The first brewing was extremely strong, heavy, and bitter with even just a 2 minute infusion. I realized this was meant to be high-powered and strong either to stand up to milk and sugar or other similar preparations. This would be a tea to rival a morning cup of coffee, certainly not a light and subtle drink. I then scaled way back to a 30 second infusion, this was still quite strong but more palatable. It had more of the taste of an American Lipton or Tetley tea bag. There were some malty notes peeking through as well. I backed off even more and went with a 15-20 second brew and this, for me, was the balance point. It yielded a lighter cup, but still medium to dark, and it was nicely malty and less heavy and almost no bitterness could be detected.

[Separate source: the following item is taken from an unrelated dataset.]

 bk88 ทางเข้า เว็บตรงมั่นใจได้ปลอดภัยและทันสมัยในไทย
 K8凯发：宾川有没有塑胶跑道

This is not an expensive or nuanced tea, it is a strong basic tea and it presents itself well enough in that regard. I can see how this lends itself to the more Middle Eastern style of brewing and enjoying tea and for that it definitely fits the bill.
April 21, 2013
After almost a year away I am going to try to make a go at continuing to share my journey with tea. I haven’t stopped drinking tea and my passion is still there, it is just that after over 12 years my tastes have refined and I don’t do as much experimentation as I once did. I still dabble and will try something new and different but it has slowed down. Each Spring does bring excitement and subtle variation in old favorites but that doesn’t always translate to exciting writing. I’m going to try to cover exactly what I am drinking, both the high-end and the low-end even if it is something I may have covered in the past. We’ll see how it goes!
December 18, 2009
I apologize for the short hiatus, I’ve had some family medical issues and a couple tea shipping snafus. But now I’m sitting on about 3 kilos of various Indian Darjeelings and Assams, and an awesome shipment of Japanese Matcha and Sencha. All of that will be coming in the near future. Today, however, I figured I’d cover what’s been in my cup here at work for the past week or so: Kikoman’s Instant Tofu Miso Soup.

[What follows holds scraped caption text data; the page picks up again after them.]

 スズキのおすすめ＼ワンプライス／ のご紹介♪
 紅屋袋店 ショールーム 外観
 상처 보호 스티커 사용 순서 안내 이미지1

Unlike many instant miso soups this one eschews the small packet of actual miso paste for a powdered soup base with dehydrated green onion, wakame seaweed, and small tofu squares. I was not expecting much since this kind of seemed like the low-rent way of making an already pretty simple instant soup, surprisingly I was completely wrong. Outside of the tofu never quite achieving a proper texture (but it comes out acceptably) it rivals a very good hand-prepared soup. 2/3 cup of hot water, empty the packet, stir a bit, and done. Easy and quick, and perfect for a quick lunch that is actually very satisfying. A small bowl of rice alongside becomes a great simple meal in the Oryoki tradition.
October 28, 2009
I will be participating in Lochan Tea’s upcoming tasting of an array of their teas. One tasting a day starting on Monday 2nd of November. I will be posting the results from each day here as well as submitting my notes for them. It covers a range of Indian teas with a concentration on Darjeelings. I’m particularly happy because one of the teas in the tasting just won the gold medal at the 2009 Chinese Tea Expo for the Black Tea category.